Dilemas do meu povo

Tenho de resistir à tentação de escrever sobre o Mundial de futebol nesta crónica primeira, ainda que seja verdade que existiram muitas situações a merecer comentário, para além daquele terceiro golo do Ronaldo contra Espanha que está ainda a emocionar. Não é que fosse despropositado meter um ou outro palpite sobre o que está-se passando na Rússia, afinal das contas todas as conversas, desde as matinais nas caminhadas na Lajinha, até às brabas discussões no botequim Boca de Tubarão na Rua da Praia, passando pelas mais civilizadas, ainda que gritadas, à hora do almoço na Rua de Lisboa, estão girando à volta desse magno assunto, e não poucas provisões de cerveja estão-se alegremente esgotando neste festivo mês do desporto supremo.

Porém, não posso ceder a essa provocação, pelo menos por enquanto. É que tenho uma responsabilidade: dizer quem sou e ao que aqui venho. O convite foi para escrever sobre o que quiser, mas é óbvio que falarei sobretudo das minhas ilhas, afinal das contas sou tacitamente designado embaixador com passaporte diplomático, e isso obriga a um cuidado de que estaria dispensado enquanto simples cidadão comum. Assim, evitarei também os chamados "temas fraturantes". Isto é, para dar Cabo Verde a conhecer não precisarei falar da nossa ambiguidade política, divididos como nos encontramos entre a mãe África e a Europa madrasta, tão depressa gritamos CEDEAO como invocamos a genialidade da parceria europeia; também não falarei da nossa indecisão na assunção do crioulo e do português como línguas da nação cabo-verdiana. São todas matérias que, diria o conselheiro Acácio, inspiram grandes paixões. Há tempos fui extremamente castigado por alguns dos meus patrícios por ter defendido um mais aprofundado ensino da língua portuguesa em Cabo Verde. Numa entrevista aqui em Lisboa, permiti-me dizer que apenas com o crioulo como língua não iremos longe. Foi um deus-nos-acuda! Puseram-me de curtas e compridas, sobretudo por meio desse novo instrumento de comunicação que é o Facebook. Mas não estranhei e suportei tudo com estoicismo, parafraseando aquele dirigente do PS, Quem se mete com Cabo Verde, leva! Unicamente lhes chamei a atenção: usam a língua portuguesa para me atacar porque defendo o ensino da língua portuguesa em Cabo Verde!

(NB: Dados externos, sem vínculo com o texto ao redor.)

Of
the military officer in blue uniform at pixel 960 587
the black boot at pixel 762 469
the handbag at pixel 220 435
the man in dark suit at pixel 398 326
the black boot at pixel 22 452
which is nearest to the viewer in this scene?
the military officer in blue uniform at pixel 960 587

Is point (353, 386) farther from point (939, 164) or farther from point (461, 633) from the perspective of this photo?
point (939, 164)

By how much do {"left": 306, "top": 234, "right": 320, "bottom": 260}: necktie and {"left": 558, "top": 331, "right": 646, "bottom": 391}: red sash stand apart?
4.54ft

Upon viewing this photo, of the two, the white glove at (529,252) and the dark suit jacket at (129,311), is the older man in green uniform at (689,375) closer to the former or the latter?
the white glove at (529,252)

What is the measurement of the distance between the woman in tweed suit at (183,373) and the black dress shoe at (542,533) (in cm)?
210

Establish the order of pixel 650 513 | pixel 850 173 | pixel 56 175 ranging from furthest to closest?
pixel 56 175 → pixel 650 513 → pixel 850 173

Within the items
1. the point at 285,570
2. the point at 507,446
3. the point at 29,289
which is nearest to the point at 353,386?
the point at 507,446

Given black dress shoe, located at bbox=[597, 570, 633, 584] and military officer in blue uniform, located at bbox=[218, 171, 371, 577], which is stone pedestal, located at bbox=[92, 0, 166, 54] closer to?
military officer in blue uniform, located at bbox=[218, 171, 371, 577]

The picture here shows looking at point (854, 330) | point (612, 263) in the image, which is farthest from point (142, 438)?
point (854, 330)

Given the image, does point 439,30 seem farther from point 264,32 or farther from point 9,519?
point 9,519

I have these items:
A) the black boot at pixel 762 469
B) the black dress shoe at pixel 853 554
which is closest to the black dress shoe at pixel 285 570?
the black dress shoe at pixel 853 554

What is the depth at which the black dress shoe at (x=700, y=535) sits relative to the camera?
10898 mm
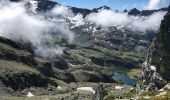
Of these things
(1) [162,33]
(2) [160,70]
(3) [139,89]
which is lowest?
(3) [139,89]

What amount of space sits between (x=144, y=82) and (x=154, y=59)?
29.3 ft

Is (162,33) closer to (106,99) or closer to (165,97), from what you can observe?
(106,99)

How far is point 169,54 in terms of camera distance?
401ft

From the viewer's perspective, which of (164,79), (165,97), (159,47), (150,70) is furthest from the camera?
(159,47)

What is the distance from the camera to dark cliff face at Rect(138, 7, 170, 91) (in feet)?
366

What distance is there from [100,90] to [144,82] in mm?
32496

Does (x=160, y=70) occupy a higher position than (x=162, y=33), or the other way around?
(x=162, y=33)

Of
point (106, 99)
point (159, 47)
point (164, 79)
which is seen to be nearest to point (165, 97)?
point (106, 99)

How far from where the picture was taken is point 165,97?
74.6 metres

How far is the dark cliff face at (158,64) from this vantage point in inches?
4397

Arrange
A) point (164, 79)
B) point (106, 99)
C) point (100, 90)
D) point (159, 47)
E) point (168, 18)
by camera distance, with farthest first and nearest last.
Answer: point (168, 18)
point (159, 47)
point (164, 79)
point (106, 99)
point (100, 90)

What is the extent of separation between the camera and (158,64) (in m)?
121

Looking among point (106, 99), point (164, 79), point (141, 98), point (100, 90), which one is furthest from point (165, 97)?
point (164, 79)

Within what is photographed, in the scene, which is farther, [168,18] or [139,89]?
[168,18]
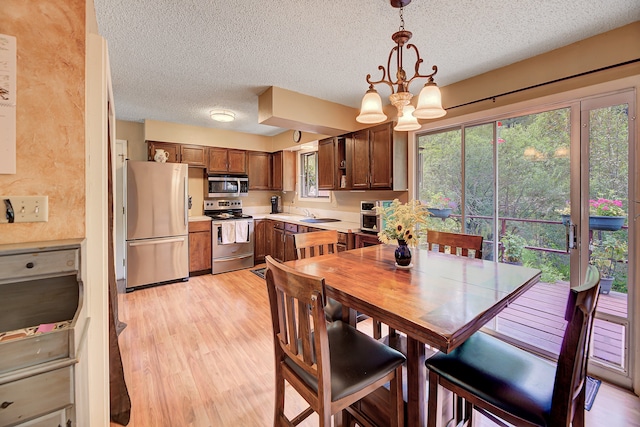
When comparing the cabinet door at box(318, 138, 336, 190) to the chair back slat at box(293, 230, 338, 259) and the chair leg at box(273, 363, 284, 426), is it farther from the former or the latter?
the chair leg at box(273, 363, 284, 426)

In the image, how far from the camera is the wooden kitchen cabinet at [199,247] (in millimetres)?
4359

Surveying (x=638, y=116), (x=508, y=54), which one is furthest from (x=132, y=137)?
(x=638, y=116)

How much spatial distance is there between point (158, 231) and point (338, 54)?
339 centimetres

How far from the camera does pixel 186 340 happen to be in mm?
2516

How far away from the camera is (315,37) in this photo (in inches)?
80.7

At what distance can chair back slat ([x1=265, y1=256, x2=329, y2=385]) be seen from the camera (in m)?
1.01

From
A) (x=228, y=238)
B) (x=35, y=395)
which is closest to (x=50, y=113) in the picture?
(x=35, y=395)

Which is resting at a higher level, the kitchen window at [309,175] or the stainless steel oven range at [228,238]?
the kitchen window at [309,175]

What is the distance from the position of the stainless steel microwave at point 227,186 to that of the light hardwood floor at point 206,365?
1.97m

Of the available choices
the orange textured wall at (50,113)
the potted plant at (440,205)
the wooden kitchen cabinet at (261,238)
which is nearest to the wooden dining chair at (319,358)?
the orange textured wall at (50,113)

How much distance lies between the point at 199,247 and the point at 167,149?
5.58 feet

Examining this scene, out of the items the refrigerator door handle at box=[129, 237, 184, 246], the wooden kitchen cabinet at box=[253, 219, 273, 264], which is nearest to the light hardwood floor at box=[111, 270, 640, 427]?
the refrigerator door handle at box=[129, 237, 184, 246]

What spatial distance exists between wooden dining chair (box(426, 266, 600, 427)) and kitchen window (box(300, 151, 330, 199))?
3.94m

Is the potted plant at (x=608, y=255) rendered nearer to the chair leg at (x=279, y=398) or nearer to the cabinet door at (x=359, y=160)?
the cabinet door at (x=359, y=160)
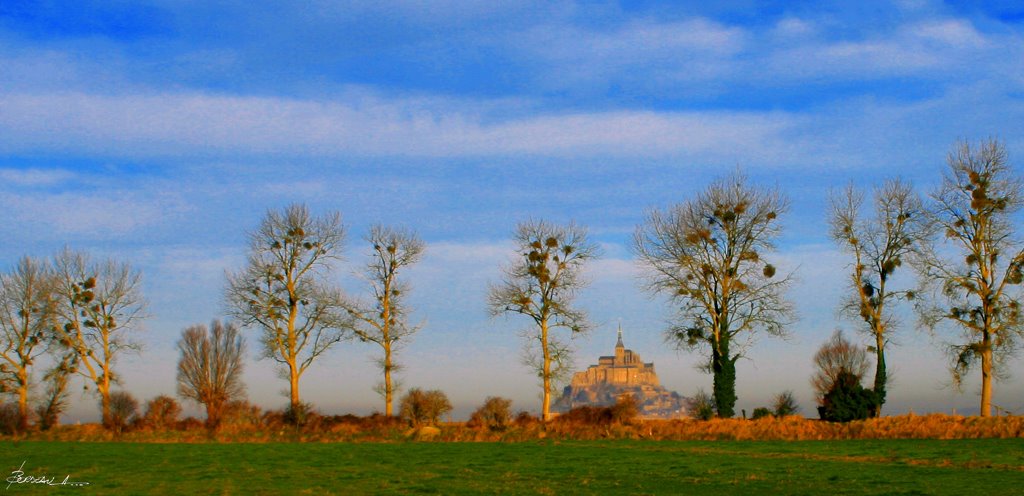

Mas é impossível ignorar: desde sempre Cabo Verde se encontra dividido entre Europa e África, entre decidir se somos africanos que se europeizaram ou europeus que se africanizaram. Quando no tempo da rainha Maria I se deu conta de que as ilhas de Sotavento estavam demasiado negras, contrariando o propósito inicial de um povoamento próximo da Madeira e dos Açores, tocou-se a rebate no sentido de povoar com o maior número possível de brancos a zona de Barlavento. Inutilmente, porém, à partida as ilhas não se mostravam atrativas para a colonização, e acabariam ficando em pior estado depois da instalação da Companhia de Grão-Pará e Maranhão que teve a habilidade de assenhorear-se de tudo que significava algo parecido com economia nativa, incluindo até os ovos das galinhas. Assim desses brancos para Barlavento ficou-nos apenas o sonho da Europa.

Escritor cabo-verdiano, Prémio Camões 2018.